Question

If it is given that ${{S}_{1}}$, ${{S}_{2}}$, ${{S}_{3}}$,…${{S}_{2n}}$ are the sums of infinite geometric series whose first terms are respectively 1, 2, 3, …, 2n and common ratio are respectively $\dfrac{1}{2}$, $\dfrac{1}{3}$, …. $\dfrac{1}{2n+1}$, find the value of $S_{1}^{2}+S_{2}^{2}+S_{3}^{2}+...+S_{2n-1}^{2}$ .

Answer 1

Hint: First of all, we will see what is an infinite geometric progression and see the formula for the sum of the terms of an infinite geometric series. Then, with the given information we will find the value of terms ${{S}_{1}}$, ${{S}_{2}}$, ${{S}_{3}}$,…${{S}_{2n}}$. Once we are able to find these terms, we will the value of $S_{1}^{2}+S_{2}^{2}+S_{3}^{2}+...+S_{2n-1}^{2}$. We will use the formula for the sum of the squares of first n natural numbers given as $\dfrac{n\left( n+1 \right)\left( 2n+1 \right)}{6}$.

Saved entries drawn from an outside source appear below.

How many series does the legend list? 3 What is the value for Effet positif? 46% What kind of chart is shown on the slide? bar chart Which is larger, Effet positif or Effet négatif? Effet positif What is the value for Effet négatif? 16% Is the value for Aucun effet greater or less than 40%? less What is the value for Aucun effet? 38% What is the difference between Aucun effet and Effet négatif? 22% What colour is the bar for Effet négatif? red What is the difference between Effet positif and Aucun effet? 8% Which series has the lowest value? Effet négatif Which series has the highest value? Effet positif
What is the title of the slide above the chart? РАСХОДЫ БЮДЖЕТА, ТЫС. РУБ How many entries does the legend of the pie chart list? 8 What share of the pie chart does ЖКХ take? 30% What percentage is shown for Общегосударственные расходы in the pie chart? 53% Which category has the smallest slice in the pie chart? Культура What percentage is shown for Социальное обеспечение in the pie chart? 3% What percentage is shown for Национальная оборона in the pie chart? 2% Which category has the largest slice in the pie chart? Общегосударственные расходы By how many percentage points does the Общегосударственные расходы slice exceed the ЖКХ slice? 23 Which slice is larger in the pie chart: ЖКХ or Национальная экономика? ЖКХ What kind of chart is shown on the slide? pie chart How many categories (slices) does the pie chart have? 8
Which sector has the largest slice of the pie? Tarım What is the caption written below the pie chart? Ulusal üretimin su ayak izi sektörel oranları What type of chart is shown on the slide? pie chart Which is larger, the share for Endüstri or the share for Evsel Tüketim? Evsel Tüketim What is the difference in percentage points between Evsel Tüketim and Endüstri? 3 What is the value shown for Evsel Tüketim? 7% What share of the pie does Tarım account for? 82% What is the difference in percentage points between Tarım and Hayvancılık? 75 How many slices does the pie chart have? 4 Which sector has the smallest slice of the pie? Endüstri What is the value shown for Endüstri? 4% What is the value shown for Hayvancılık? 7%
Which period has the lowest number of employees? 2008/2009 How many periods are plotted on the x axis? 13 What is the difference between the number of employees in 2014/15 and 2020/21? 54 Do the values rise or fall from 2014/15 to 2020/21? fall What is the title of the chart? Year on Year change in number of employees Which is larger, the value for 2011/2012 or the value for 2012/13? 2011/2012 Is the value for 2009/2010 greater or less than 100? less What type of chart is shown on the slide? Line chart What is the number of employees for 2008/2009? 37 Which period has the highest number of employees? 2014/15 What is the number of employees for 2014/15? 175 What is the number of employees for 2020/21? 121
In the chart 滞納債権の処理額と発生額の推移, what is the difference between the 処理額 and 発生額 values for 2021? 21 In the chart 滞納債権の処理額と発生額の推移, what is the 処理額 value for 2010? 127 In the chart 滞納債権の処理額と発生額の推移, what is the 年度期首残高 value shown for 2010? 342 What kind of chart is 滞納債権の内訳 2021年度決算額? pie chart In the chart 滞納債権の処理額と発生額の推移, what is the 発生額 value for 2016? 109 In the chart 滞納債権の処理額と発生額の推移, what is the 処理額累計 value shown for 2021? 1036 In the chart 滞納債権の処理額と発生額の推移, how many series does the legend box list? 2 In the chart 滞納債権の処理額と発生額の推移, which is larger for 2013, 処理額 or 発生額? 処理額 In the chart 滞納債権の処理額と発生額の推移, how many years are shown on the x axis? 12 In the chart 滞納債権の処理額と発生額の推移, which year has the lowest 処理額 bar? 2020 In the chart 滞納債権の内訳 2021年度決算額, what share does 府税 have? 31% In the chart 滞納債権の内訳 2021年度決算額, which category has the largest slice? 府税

Complete step-by-step solution:
A geometric series, which goes on forever and the number of terms approaches infinity is known as infinite geometric progression. This happens when the common ratio of the geometric progression is between 0 and 1.
As we go forward in the series, the fractional common ratio decreases the value of each term of the series but does not make them zero. Thus, as we go forward and the number of terms approaches infinity, the value of each term approaches zero but is never equal to zero.
The sum of all terms of an infinite geometric series is given as $\dfrac{a}{1-r}$, where a is the first term and r is the common ratio.
It is given that ${{S}_{1}}$ is the sum of all terms of infinite geometric series with the first term as 1 and common ratio as $\dfrac{1}{2}$.
Therefore, ${{S}_{1}}=\dfrac{1}{1-\dfrac{1}{2}}$
$\Rightarrow {{S}_{1}}=2$
Similarly, it is given that ${{S}_{2}}$ is the sum of all terms of infinite geometric series with the first term as 2 and common ratio as $\dfrac{1}{3}$.
Therefore, ${{S}_{2}}=\dfrac{2}{1-\dfrac{1}{3}}$
$\Rightarrow {{S}_{2}}=3$
So, if ${{S}_{2n-1}}$ is the sum of all terms of infinite geometric series with first term as 2n – 1 and common ratio as 2n.
$\begin{align}
  & \Rightarrow {{S}_{2n-1}}=\dfrac{2n-1}{1-\dfrac{1}{2n}} \\
 & \Rightarrow {{S}_{2n-1}}=2n \\
\end{align}$.
Now, we will find the value of $S_{1}^{2}+S_{2}^{2}+S_{3}^{2}+...+S_{2n-1}^{2}$ by substituting all the values.
$\Rightarrow S_{1}^{2}+S_{2}^{2}+S_{3}^{2}+...+S_{2n-1}^{2}={{2}^{2}}+{{3}^{2}}+{{4}^{2}}+...+{{\left( 2n \right)}^{2}}$
But we know that sum of squares of n natural numbers is given as $\dfrac{n\left( n+1 \right)\left( 2n+1 \right)}{6}$.
Therefore, ${{1}^{2}}+{{2}^{2}}+{{3}^{2}}+...+{{\left( 2n \right)}^{2}}=\dfrac{2n\left( 2n+1 \right)\left( 4n+1 \right)}{6}$
$\begin{align}
  & \Rightarrow {{1}^{2}}+{{2}^{2}}+{{3}^{2}}+...+{{\left( 2n \right)}^{2}}=\dfrac{n\left( 2n+1 \right)\left( 4n+1 \right)}{3} \\
 & \Rightarrow {{2}^{2}}+{{3}^{2}}+...+{{\left( 2n \right)}^{2}}=\dfrac{n\left( 2n+1 \right)\left( 4n+1 \right)}{3}-1 \\
\end{align}$
Hence, $S_{1}^{2}+S_{2}^{2}+S_{3}^{2}+...+S_{2n-1}^{2}=\dfrac{n\left( 2n+1 \right)\left( 4n+1 \right)}{3}-1$.

Note: The prerequisites of this problem are geometric progressions and basic number theory. Students are advised to be careful while substituting the 2n is the place of n in the formula for the sum of squares of n natural numbers. Sum of first n natural numbers is given as $\dfrac{n\left( n+1 \right)}{2}$, whereas sum of cubes of n natural numbers is given as $\dfrac{{{n}^{2}}{{\left( n+1 \right)}^{2}}}{4}$.